TWO months into a much-needed Labour government wasn’t supposed to feel like this.
The new intake MPs crying in the division lobby as they were strong-armed to vote against their principles and their constituents’ wishes. The Health Minister trying to get across plans for a 10-year rebuild of our broken NHS while being asked by Sky’s Kay Burley as we ate our Corn Flakes: “How do you sleep at night?”
The Prime Minister being asked at PMQs how many people he thinks he’ll kill this winter. The Mirror’s mailbag bursting at the seams with howls of rage against the Chancellor, and lifelong supporters saying they will never vote Labour again.
The party we hoped would bring joy and light after a decade and a half of Tory cuts and cronyism, sings only of despair. It feels like Keir Starmer has been belting out Morrissey’s entire back catalogue for two months. Because heaven knows we’re miserable now.
And all because the keen five-a-side footballer scored one of the most unnecessary own goals ever from a new Labour Prime Minister. Telling Britons we need to dig our way out of a financial black hole then throwing the shovels at millions of state pensioners.
Well, the digging needs to stop. Because the anger over removing the winter fuel payment from millions of elderly people who budgeted for it, and who need it as energy prices rise, won’t go away.
This would have been the first year I received the WFP, but I, like millions of other pensioners who are still working, don’t need that £200 cheque. I’d rather it went to help the young or the poor.
So I agree that the system needs reforming. But not scrapping as we head into winter when Labour’s own research shows that means-testing the allowance could see up to 3,800 OAPs die.
It’s rushed, ill-thought through, cruel and unnecessary when there’s plenty of fat to be chopped off tax dodging schemes for the rich. Labour has lost the moral argument among its own people so it’s time to fix it. Here’s what I’d do.
Back in 1972, legendary trade union leader and pensioners’ champion Jack Jones persuaded Ted Heath to give OAPs a £10 Christmas bonus (when the pension was £6.75 a week) which they still receive today.
Had that bonus risen with inflation it would now be worth £174. So why not upgrade it for one year?
Why doesn’t Rachel Reeves, as a fair compromise, announce in her budget that she is raising the bonus this Christmas to £174 for everyone who didn’t qualify for the WFP, while asking the millions of pensioners like me, who don’t need the extra cash, to do the patriotic thing and waive it.

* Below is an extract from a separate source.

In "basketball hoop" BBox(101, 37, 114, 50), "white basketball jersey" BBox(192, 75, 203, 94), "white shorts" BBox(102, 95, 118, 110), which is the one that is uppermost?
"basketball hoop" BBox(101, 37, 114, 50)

Then apologise for the unnecessary upset and announce a commission to review how to get next year’s fuel payment to those who really need it.
Because this should not be a hill for a new Labour government promising change and a brighter future for all, after 14 years of vicious Tory austerity, to die on.
If Labour don’t compromise in some way, then the deaths of every elderly person perishing through hypothermia this winter who did not qualify for the bonus, will be blamed on Starmer and Reeves.
And their denials, however well argued, won’t be listened to.